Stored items

**********

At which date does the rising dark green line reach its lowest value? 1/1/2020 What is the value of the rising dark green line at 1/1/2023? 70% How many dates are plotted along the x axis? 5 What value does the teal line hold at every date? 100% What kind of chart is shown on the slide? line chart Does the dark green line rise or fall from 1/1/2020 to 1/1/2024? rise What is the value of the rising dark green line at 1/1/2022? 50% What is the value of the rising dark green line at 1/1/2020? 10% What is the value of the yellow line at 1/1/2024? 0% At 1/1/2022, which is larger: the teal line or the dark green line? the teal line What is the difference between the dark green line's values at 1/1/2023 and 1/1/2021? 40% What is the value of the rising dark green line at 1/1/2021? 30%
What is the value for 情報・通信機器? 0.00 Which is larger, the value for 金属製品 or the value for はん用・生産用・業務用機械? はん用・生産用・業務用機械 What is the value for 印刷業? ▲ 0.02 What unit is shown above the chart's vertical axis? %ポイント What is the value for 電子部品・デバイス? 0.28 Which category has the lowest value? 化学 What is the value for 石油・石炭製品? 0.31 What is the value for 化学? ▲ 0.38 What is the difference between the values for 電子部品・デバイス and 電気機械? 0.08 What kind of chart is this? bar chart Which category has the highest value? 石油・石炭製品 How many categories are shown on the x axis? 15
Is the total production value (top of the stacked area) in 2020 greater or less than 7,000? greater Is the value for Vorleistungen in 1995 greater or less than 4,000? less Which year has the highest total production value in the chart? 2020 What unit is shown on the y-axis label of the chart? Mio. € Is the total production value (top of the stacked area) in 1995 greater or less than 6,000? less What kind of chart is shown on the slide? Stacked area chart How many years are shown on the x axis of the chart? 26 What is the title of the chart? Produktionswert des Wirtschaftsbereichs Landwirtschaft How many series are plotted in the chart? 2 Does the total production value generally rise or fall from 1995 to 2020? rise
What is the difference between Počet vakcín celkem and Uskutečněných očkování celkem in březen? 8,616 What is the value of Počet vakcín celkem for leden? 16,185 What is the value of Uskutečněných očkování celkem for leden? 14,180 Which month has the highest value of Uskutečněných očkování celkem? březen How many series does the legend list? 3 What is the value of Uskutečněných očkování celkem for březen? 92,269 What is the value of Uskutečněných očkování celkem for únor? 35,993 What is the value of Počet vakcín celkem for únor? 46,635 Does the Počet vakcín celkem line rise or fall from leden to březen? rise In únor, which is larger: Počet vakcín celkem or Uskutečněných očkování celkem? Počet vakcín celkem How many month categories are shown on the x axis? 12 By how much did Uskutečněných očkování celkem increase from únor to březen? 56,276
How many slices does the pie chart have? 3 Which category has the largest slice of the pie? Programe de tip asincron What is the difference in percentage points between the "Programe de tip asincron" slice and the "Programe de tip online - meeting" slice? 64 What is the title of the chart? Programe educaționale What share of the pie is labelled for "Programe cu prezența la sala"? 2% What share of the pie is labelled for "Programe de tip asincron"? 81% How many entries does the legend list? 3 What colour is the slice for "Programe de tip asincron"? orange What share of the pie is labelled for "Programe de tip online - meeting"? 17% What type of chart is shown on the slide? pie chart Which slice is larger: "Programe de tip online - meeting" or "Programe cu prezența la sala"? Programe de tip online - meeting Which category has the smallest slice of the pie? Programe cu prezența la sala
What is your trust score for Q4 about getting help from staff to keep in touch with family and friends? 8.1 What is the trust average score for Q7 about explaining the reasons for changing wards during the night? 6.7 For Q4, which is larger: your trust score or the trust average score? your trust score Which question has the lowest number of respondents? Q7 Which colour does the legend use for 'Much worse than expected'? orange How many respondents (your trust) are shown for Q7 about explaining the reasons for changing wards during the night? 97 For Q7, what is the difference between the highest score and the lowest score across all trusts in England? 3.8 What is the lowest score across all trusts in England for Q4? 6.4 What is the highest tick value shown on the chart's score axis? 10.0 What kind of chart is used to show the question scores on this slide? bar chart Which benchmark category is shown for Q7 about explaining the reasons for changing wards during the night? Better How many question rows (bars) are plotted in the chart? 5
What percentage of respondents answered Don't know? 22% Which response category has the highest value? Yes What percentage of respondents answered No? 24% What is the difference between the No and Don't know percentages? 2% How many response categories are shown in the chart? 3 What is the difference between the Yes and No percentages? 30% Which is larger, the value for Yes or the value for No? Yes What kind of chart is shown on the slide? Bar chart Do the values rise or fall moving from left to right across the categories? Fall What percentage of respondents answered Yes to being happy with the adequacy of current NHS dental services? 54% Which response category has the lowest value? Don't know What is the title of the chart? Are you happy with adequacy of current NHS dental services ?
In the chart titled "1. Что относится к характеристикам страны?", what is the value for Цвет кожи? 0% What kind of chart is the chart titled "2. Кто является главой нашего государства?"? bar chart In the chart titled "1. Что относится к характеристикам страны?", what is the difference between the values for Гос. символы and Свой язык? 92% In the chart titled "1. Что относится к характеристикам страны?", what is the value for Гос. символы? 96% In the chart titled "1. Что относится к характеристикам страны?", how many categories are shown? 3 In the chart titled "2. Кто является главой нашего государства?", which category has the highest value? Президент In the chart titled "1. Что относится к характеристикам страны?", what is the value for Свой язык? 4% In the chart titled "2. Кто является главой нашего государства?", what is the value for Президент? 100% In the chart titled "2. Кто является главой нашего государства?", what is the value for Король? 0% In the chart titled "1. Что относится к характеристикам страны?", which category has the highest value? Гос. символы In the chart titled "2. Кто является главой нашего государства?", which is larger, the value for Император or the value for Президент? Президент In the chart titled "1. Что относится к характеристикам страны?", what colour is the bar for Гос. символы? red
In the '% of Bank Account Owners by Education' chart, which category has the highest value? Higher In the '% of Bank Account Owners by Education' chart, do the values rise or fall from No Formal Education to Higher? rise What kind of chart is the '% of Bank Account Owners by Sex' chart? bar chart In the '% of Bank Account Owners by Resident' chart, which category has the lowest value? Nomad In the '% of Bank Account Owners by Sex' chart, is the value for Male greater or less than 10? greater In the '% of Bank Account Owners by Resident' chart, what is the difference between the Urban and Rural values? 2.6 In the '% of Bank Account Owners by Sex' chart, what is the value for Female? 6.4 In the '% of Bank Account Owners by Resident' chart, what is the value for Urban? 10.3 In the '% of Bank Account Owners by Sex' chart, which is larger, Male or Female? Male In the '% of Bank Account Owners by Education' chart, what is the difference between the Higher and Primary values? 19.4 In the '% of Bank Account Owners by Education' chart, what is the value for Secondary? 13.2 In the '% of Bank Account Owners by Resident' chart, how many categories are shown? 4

**********

→ PROBLEM TO SOLVE: Copy out the stretch of items from the start through the line containing "to 2020? rise", including that line.

→ YOUR SOLUTION:
At which date does the rising dark green line reach its lowest value? 1/1/2020 What is the value of the rising dark green line at 1/1/2023? 70% How many dates are plotted along the x axis? 5 What value does the teal line hold at every date? 100% What kind of chart is shown on the slide? line chart Does the dark green line rise or fall from 1/1/2020 to 1/1/2024? rise What is the value of the rising dark green line at 1/1/2022? 50% What is the value of the rising dark green line at 1/1/2020? 10% What is the value of the yellow line at 1/1/2024? 0% At 1/1/2022, which is larger: the teal line or the dark green line? the teal line What is the difference between the dark green line's values at 1/1/2023 and 1/1/2021? 40% What is the value of the rising dark green line at 1/1/2021? 30%
What is the value for 情報・通信機器? 0.00 Which is larger, the value for 金属製品 or the value for はん用・生産用・業務用機械? はん用・生産用・業務用機械 What is the value for 印刷業? ▲ 0.02 What unit is shown above the chart's vertical axis? %ポイント What is the value for 電子部品・デバイス? 0.28 Which category has the lowest value? 化学 What is the value for 石油・石炭製品? 0.31 What is the value for 化学? ▲ 0.38 What is the difference between the values for 電子部品・デバイス and 電気機械? 0.08 What kind of chart is this? bar chart Which category has the highest value? 石油・石炭製品 How many categories are shown on the x axis? 15
Is the total production value (top of the stacked area) in 2020 greater or less than 7,000? greater Is the value for Vorleistungen in 1995 greater or less than 4,000? less Which year has the highest total production value in the chart? 2020 What unit is shown on the y-axis label of the chart? Mio. € Is the total production value (top of the stacked area) in 1995 greater or less than 6,000? less What kind of chart is shown on the slide? Stacked area chart How many years are shown on the x axis of the chart? 26 What is the title of the chart? Produktionswert des Wirtschaftsbereichs Landwirtschaft How many series are plotted in the chart? 2 Does the total production value generally rise or fall from 1995 to 2020? rise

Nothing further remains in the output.